IN THE COURT OF APPEAL
ON APPEAL FROM THE HIGH COURT


CRIMINAL APPEAL NO. AAU 11 of 2011
(High Court Criminal HAC 41 of 2009)


BETWEEN:


VILITATI VASUCA
Appellant


AND:


THE STATE
Respondent


Coram : Calanchini AP


Counsel : Appellant in person.
Ms S Puamau with Mr T Qalinauci for
the Respondent.


Date of Hearing : 12 September 2012
Date of Decision : 26 October 2012


DECISION


[1]. The Appellant was charged with two counts of robbery with violence contrary to section 293 (1) (b) of the Penal Code Cap 17. The Appellant pleaded not guilty to both counts. Following a trial in the High Court the assessors unanimously found the Appellant guilty on the first count and a majority found him guilty on the second count. The learned trial judge agreed with the opinions of the assessors and in his judgment dated 25 January 2011 convicted the Appellant on both counts. On the same day the Appellant was sentenced to a term of imprisonment of 14 years with a non-parole term of 11 years.


[2]. In his sentencing decision the learned trial judge summarised the relevant facts. On 7 February 2009 at Saweni Lautoka, the Appellant with two others entered the domestic premises of the Kumar family where his two accomplices entered the bedroom of Mr and Mrs Kumar asking for gold and money. A small knife was brandished and Mr Kumar was held pinned to the bed while his legs were stomped on and a knife pointed against his stomach. One of the men was masked. A cane knife was produced and placed against Mr Kumar's stomach. The men grabbed gold, laptop, mobile and jewellery (property belonging to both Hemant Kumar and Pratima Kumar)-stuffing the loot in their clothing. The men then went into an elderly woman's room who was sick and starting beating her. This traumatic time in the house lasted for about 45 minutes before the group fled from the scene.


[3]. It would appear that the Appellant was later arrested by Police for being drunk and disorderly. Acting on information, the Appellant was interviewed under caution by Police for the offences. During the interview the Appellant made confessions to being one of the party involved in the robbery at Saweni.


[4]. Notice of Application for leave to appeal against conviction and sentence was filed on 9 February 2011. The notice was filed within the time prescribed by section 26 (1) of the Court of Appeal Act Cap 12. On 23 February 2012 the Appellant filed an amended notice and grounds of appeal. On 21 August 2012 a Notice of leave to amend Grounds of Appeal was filed by the Appellant. It purports to amend the grounds of appeal against both conviction and sentence. However these amended grounds refer only to the appeal against conviction. Although the Appellant stated in this notice that he was seeking leave to withdraw his previously filed amended grounds, it will be assumed that he intends to rely on the amended grounds previously filed on 23 February 2012 in respect of sentence.
========
▸ Written instruction A: Condense the paragraph of the decision beginning "The Appellant was charged with two counts" into a shorter version that keeps its main facts.
▸ Written instruction B: Print everything in the decision from "[1]. The Appellant" down to "of 11 years.".
========
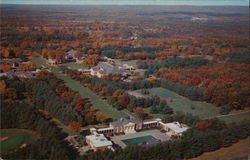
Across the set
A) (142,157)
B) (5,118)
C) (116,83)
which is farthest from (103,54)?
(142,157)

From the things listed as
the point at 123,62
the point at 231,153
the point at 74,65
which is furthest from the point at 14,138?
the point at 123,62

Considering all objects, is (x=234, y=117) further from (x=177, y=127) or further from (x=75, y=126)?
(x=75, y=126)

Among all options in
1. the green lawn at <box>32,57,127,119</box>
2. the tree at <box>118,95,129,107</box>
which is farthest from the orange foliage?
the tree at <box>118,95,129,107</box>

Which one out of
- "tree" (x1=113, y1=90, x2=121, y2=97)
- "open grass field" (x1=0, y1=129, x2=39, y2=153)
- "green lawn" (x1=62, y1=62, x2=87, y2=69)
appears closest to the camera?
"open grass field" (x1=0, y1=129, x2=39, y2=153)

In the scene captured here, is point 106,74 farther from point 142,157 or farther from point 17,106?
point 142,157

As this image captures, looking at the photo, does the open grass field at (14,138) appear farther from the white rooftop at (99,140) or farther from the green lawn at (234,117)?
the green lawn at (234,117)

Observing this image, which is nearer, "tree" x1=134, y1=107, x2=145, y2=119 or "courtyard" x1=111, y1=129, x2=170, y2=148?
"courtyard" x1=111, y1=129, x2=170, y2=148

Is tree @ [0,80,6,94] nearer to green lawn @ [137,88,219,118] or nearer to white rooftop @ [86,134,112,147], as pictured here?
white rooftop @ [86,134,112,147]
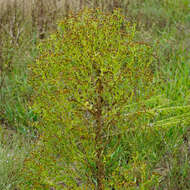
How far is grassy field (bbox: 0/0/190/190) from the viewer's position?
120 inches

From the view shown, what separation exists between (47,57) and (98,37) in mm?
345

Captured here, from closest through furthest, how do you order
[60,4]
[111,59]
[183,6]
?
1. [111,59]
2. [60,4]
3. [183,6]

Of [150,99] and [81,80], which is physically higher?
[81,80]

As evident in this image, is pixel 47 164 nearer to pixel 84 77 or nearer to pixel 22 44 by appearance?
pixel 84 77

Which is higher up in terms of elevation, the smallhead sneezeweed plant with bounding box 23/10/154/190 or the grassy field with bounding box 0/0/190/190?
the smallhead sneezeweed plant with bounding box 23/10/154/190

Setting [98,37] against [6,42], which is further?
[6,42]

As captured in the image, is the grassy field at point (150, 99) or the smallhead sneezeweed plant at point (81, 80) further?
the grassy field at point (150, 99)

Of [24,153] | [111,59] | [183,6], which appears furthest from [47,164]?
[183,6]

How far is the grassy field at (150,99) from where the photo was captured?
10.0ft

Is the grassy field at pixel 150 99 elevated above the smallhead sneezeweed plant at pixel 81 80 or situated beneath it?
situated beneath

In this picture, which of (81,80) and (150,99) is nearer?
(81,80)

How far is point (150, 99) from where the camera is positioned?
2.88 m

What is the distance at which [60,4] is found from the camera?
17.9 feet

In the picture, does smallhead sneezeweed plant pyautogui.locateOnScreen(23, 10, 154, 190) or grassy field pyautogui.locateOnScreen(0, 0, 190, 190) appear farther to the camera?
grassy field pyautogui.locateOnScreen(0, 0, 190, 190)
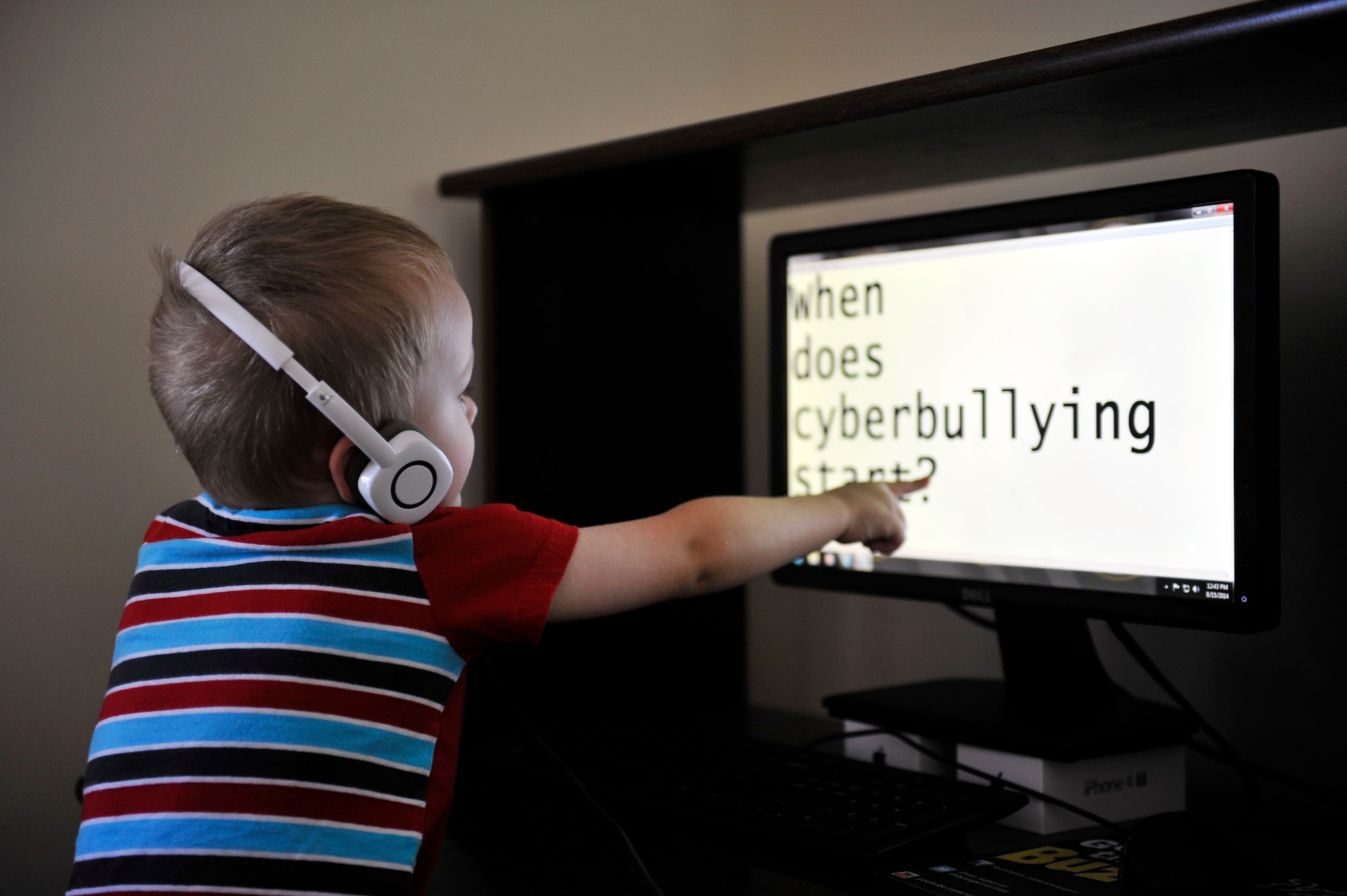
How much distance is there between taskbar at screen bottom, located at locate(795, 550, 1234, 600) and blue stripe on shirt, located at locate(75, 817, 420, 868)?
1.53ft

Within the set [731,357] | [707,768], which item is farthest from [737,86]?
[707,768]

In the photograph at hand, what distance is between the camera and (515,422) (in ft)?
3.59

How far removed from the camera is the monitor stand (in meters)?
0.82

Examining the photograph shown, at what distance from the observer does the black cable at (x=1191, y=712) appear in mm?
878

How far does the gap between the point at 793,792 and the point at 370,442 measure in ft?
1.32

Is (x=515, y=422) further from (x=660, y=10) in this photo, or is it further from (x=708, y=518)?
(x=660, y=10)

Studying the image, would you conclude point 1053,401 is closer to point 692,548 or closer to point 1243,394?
========
▸ Expected answer A: The Appellant was charged with two counts of robbery with violence under section 293 (1) (b) of the Penal Code Cap 17 and pleaded not guilty. After a High Court trial, the assessors found him guilty unanimously on the first count and by majority on the second. The trial judge agreed and convicted him on both counts on 25 January 2011. That day he was sentenced to 14 years' imprisonment with an 11-year non-parole term.

▸ Expected answer B:
[1]. The Appellant was charged with two counts of robbery with violence contrary to section 293 (1) (b) of the Penal Code Cap 17. The Appellant pleaded not guilty to both counts. Following a trial in the High Court the assessors unanimously found the Appellant guilty on the first count and a majority found him guilty on the second count. The learned trial judge agreed with the opinions of the assessors and in his judgment dated 25 January 2011 convicted the Appellant on both counts. On the same day the Appellant was sentenced to a term of imprisonment of 14 years with a non-parole term of 11 years.